Do this: Create an opportunity for friction with your families early enough in the process. If you don’t kill anyone and you manage to support each other then you are probably ok to get married.
We had a deal
Before we told *anyone* about us getting married, we made decisions about the wedding. Alone. We very honestly asked each other things, we explored options, we seriously considered the big awesome wedding and the intimate celebration. Las Vegas was also in the mix. Once we found something we were happy with, we agreed and just announced it. We made a deal early on and stuck to it. This means that I’ve been certain about what we are doing and why so other people’s questions or comments don’t worry me.
Do this: Have a big cork board, post-its, string, a secret handshake and nickname the wedding planning process “Operation Permanence”. When anybody asks you about the wedding lower your voice, practice your conspiratorial look and always give cryptic answers.
– When is the wedding?
– When the sparrow flies the nest, the noble steed shall come forth.
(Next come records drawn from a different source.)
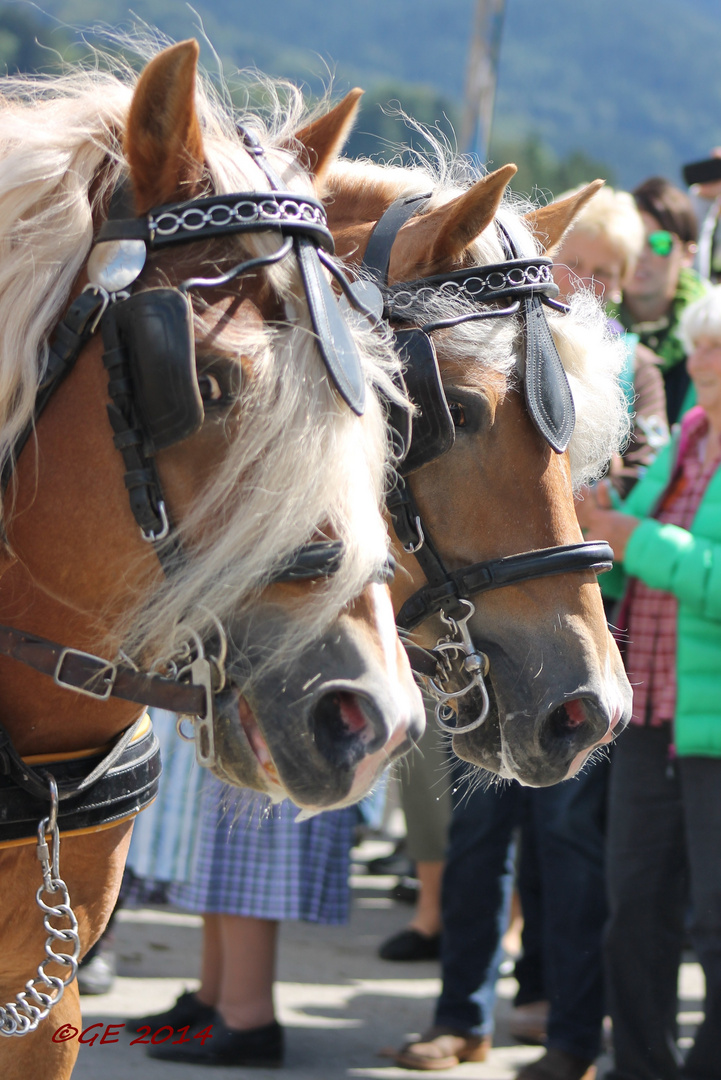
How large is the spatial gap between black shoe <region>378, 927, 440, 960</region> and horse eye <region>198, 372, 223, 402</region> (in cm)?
341

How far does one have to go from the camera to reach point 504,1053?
3395 mm

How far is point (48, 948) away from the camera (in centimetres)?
151

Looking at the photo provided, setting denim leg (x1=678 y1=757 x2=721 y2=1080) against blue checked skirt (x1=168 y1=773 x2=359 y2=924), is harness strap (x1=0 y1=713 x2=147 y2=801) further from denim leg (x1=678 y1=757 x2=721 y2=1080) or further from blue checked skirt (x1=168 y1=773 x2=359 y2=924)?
denim leg (x1=678 y1=757 x2=721 y2=1080)

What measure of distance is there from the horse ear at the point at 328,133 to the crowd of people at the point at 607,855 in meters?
1.01

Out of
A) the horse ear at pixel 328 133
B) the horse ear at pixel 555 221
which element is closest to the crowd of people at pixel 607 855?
the horse ear at pixel 555 221

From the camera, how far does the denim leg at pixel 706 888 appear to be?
8.82ft

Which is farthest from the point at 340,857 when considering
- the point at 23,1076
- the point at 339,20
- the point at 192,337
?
the point at 339,20

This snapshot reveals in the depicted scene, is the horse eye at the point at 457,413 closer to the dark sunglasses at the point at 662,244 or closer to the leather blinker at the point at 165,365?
the leather blinker at the point at 165,365

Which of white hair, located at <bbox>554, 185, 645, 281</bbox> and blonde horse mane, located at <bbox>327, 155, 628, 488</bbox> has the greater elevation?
white hair, located at <bbox>554, 185, 645, 281</bbox>

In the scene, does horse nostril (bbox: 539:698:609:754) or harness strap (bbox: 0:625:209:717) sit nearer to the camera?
harness strap (bbox: 0:625:209:717)

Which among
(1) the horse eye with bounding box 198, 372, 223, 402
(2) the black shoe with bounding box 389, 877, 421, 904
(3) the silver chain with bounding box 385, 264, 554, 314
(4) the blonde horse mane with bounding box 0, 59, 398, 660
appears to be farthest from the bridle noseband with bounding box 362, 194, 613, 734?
(2) the black shoe with bounding box 389, 877, 421, 904

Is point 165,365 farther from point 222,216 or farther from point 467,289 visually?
point 467,289

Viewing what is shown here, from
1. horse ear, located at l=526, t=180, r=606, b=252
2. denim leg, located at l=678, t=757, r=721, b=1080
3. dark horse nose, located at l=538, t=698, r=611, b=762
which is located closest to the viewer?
dark horse nose, located at l=538, t=698, r=611, b=762

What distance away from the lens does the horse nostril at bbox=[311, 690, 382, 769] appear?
49.6 inches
The Great Napkin Disaster of 2018
To get a small wedding organised you basically have to deal with a lot of logistics – which in any other context would have been insignificant. I actually spent time choosing napkins. For a buffet. Napkins. We called people to determine the type of nails (yes, NAILS) we will need to make sure some ivy stays up. I accepted early on that I’m a glorified (and unqualified) project manager and that a lot of the things that we’ve been obsessing about will probably not be important on the day. So if the wrong napkins arrive, it’s no big deal. This statement is a huge surprise to people who know me and even to myself. I am a total control freak normally but I’ve found that weddings are completely different – you are not necessarily going with who you are – you are probably dealing with it as a couple and so I guest some of Pelennor’s cool demeanour rubbed off.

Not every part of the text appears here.